A container of volume 19.4 cm3 is initially filled with air. The container is then evacuated at 0oC to a pressure of 6.0 mPa. How many molecules are in the container after evacuation if we assume that air is an ideal gas?
Since the gas is ideal, we can use the Ideal Gas Law:
PV = nRT
where
P = pressure in atm
V = volume in L
n = number of moles of air
R = universal gas constant = 0.0821 L-atm/mol-K
T = temperature in K
We first convert the given in the appropriate units:
V = 19.4 cm^3
cm^3 is also equal to mL. Thus there are 1000 cm^3 for every 1 L, or
V = 19.4 / 1000 = 0.0194 L
P = 6 mPa
The conversion is: 101325 Pa = 1 atm, thus
P = (6 / 1000) / 101325 =
T = 0 C
We just add 273 to make it Kelvin:
T = 0 + 273 = 273 K
Substituting to the equation:
PV = nRT
n = PV/RT
n = (5.92 10^-8)(0.0194) / (0.0821)(273)
n = 5.125 * 10^-11 moles
Note that this is only the moles. To get the number of molecules, note that 1 mol = 6.022 * 10^23 representative particles. Thus,
5.125 * 10^-11 * 5.125 * 10^-11
= 3.087 * 10^13 molecules
Check the significant figures.
Hope this helps :3
*lol sorry, in the last calculation that should be
5.125 * 10^-11 * 6.022 * 10^23
but the answer is still the same. :)
To find the number of molecules in the container, we need to use the ideal gas law equation, which relates the pressure, volume, and temperature of an ideal gas.
The ideal gas law equation is: PV = nRT
Where:
P = pressure (in pascals, Pa)
V = volume (in cubic meters, m^3)
n = number of moles of gas
R = ideal gas constant = 8.314 J/(mol·K)
T = temperature (in Kelvin, K)
First, we need to convert the given values to the appropriate units. The volume is given in cm^3, which needs to be converted to m^3, and the pressure is given in mPa, which needs to be converted to Pa.
1 cm^3 = 1 × 10^(-6) m^3 (since 1 m = 100 cm, then 1 m^3 = (100 cm)^3 = 1 × 10^6 cm^3)

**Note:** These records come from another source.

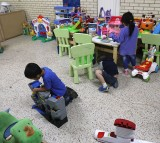 Learning Strategies: Children Learn Math Better When Their Instruction Engages Their Bodies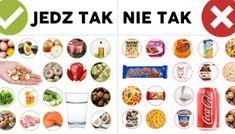 Najzdrowsze węglowodany, które odżywią twoje ciało – Motywator Dietetyczny Coca Cola, Smoothie, Coke, Smoothies, Cola
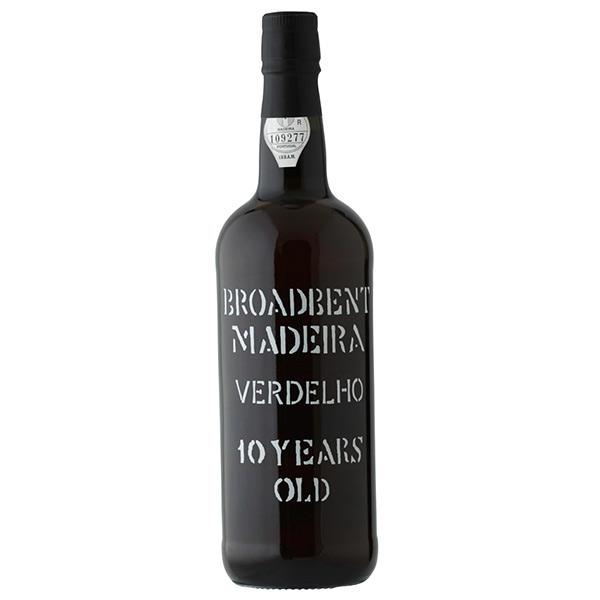 Dessert Wine Broadbent Madeira 10 Year Old Verdelho 750ml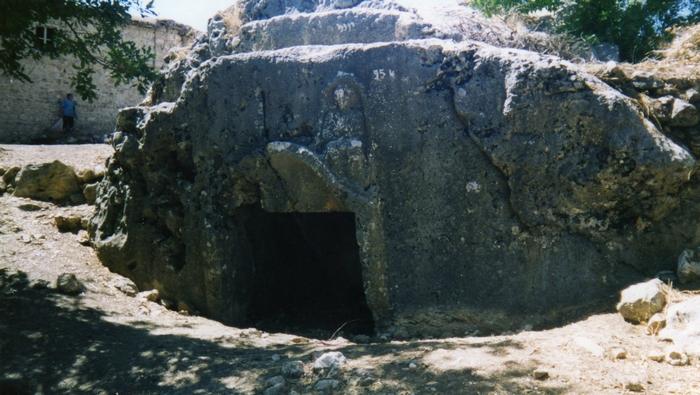 Romeins grafmonument van Basik, nabij Gerger Kalesi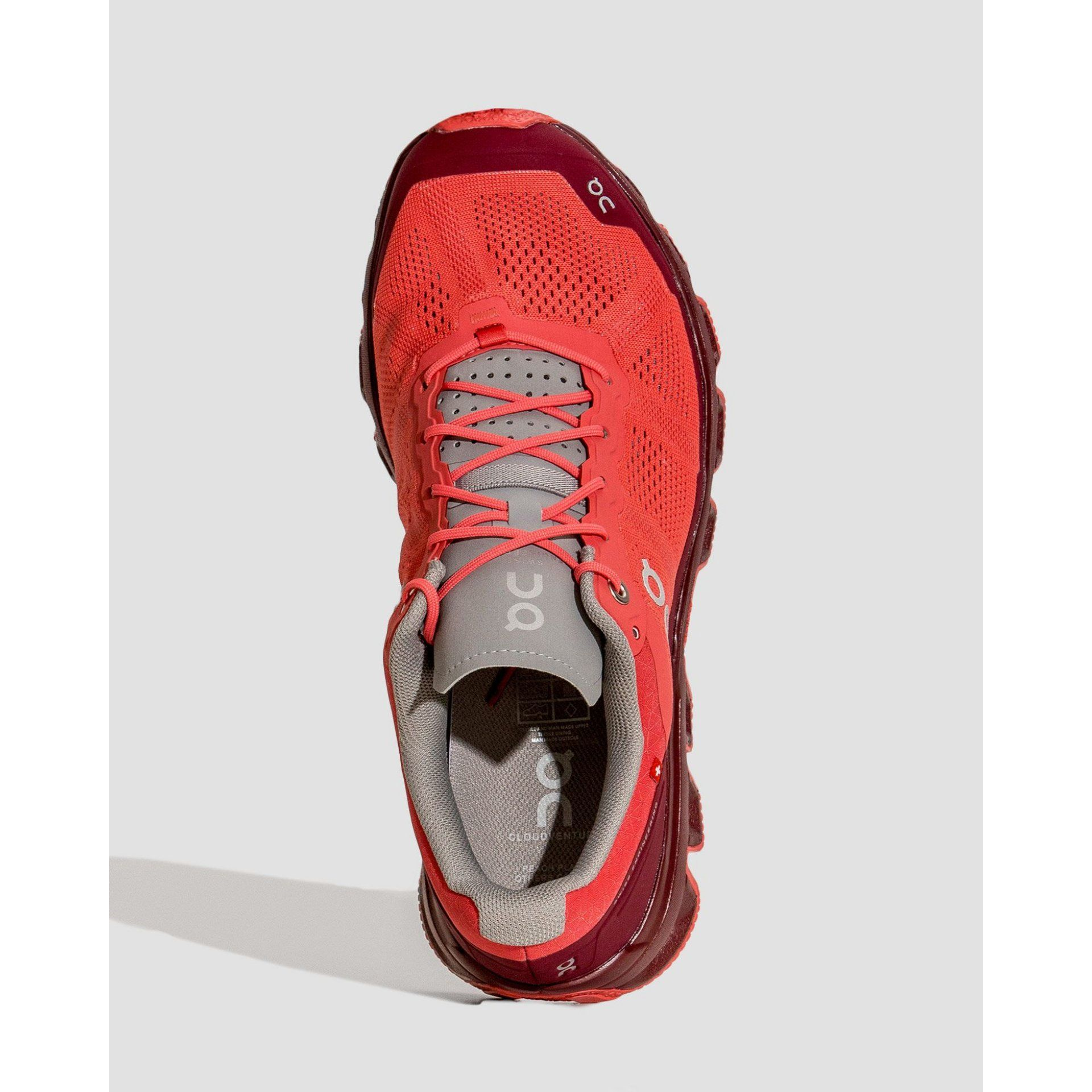BUTY DO BIEGANIA ON RUNNING CLOUDVENTURE W CORAL|MULBERRY 5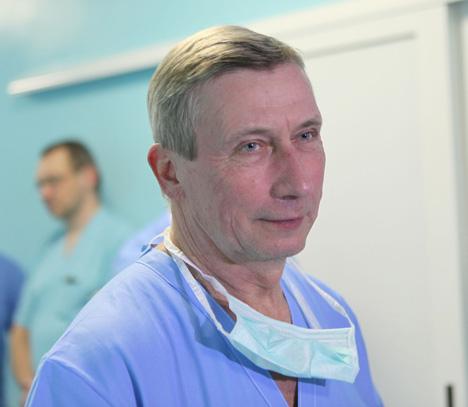 Акадэмік Юрый Астроўскi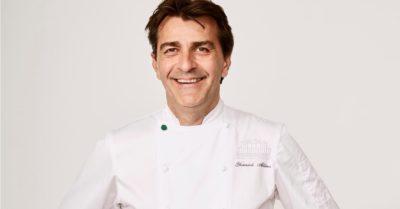 專訪法國名廚 Yannick Alléno:「到了四十歲,我才覺得自己是個主廚」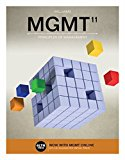 Mgmt + Mgmt Online, 1 Term 6 Months Access Card: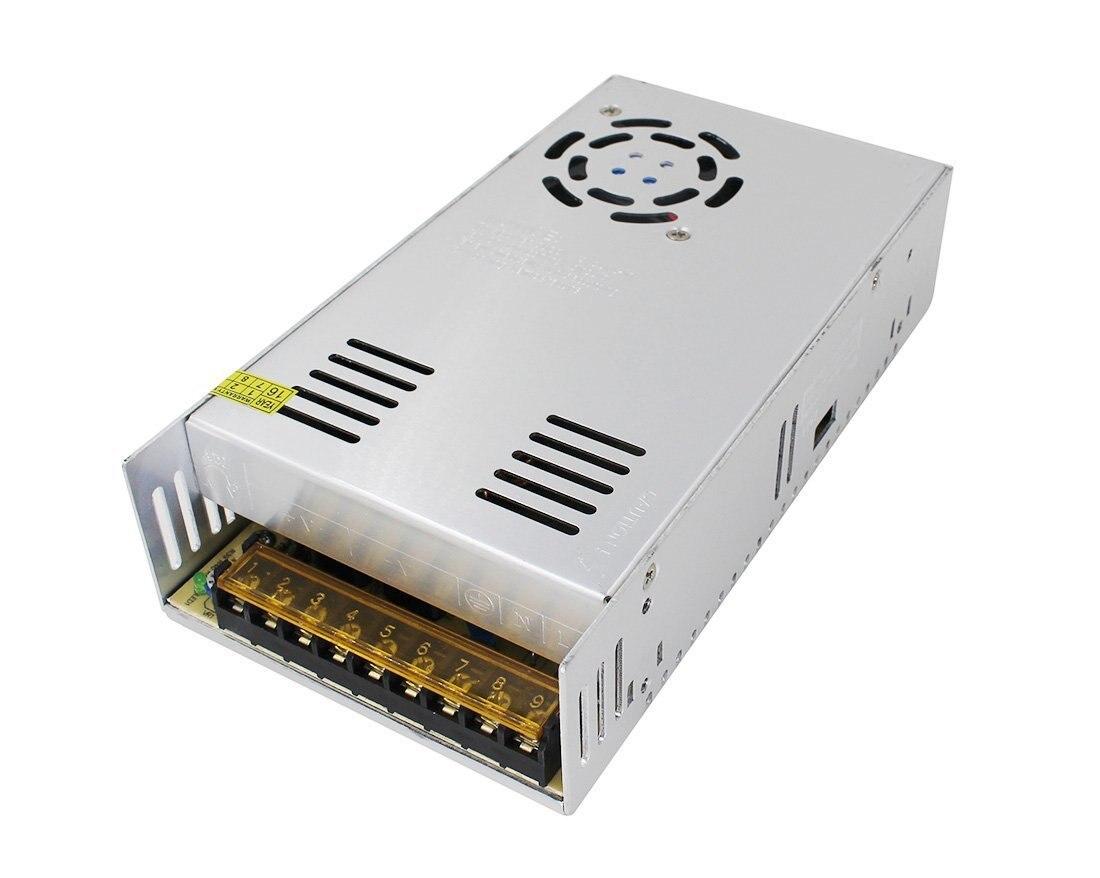 5 V 60A Power Stahl Streifen Adapter Überwachung Power LED Schalter Power AC220V Gehen DC5V-in Schaltnetzteil aus Heimwerkerbedarf bei AliExpress - 11.11_Doppel-11Tag der Singles 1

1 mPa = 1 × 10^(-3) Pa (since 1 Pa = 1 N/m^2 and 1 mN = 1 × 10^(-3) N)
So, the volume of the container is 19.4 × 10^(-6) m^3, and the pressure is 6.0 × 10^(-6) Pa.
Next, we need to convert the temperature given in degrees Celsius to Kelvin. The conversion is:
T(K) = T(°C) + 273.15
Since the temperature is given as 0°C, the temperature in Kelvin is 0 + 273.15 = 273.15K.
Now, we can use the ideal gas law equation to find the number of moles of gas (n). Rearranging the equation, we have:
n = PV / RT
Substituting the given values, we get:
n = (6.0 × 10^(-6) Pa) × (19.4 × 10^(-6) m^3) / (8.314 J/(mol·K) × 273.15K)
Calculating this expression will give us the number of moles of gas in the container.
Lastly, to find the number of molecules, we can use Avogadro's number, which states that there are 6.022 × 10^23 molecules in one mole of a substance.
Number of molecules = n × Avogadro's number
By plugging in the value of n we obtained and multiplying it by Avogadro's number, we can find the final answer to the question.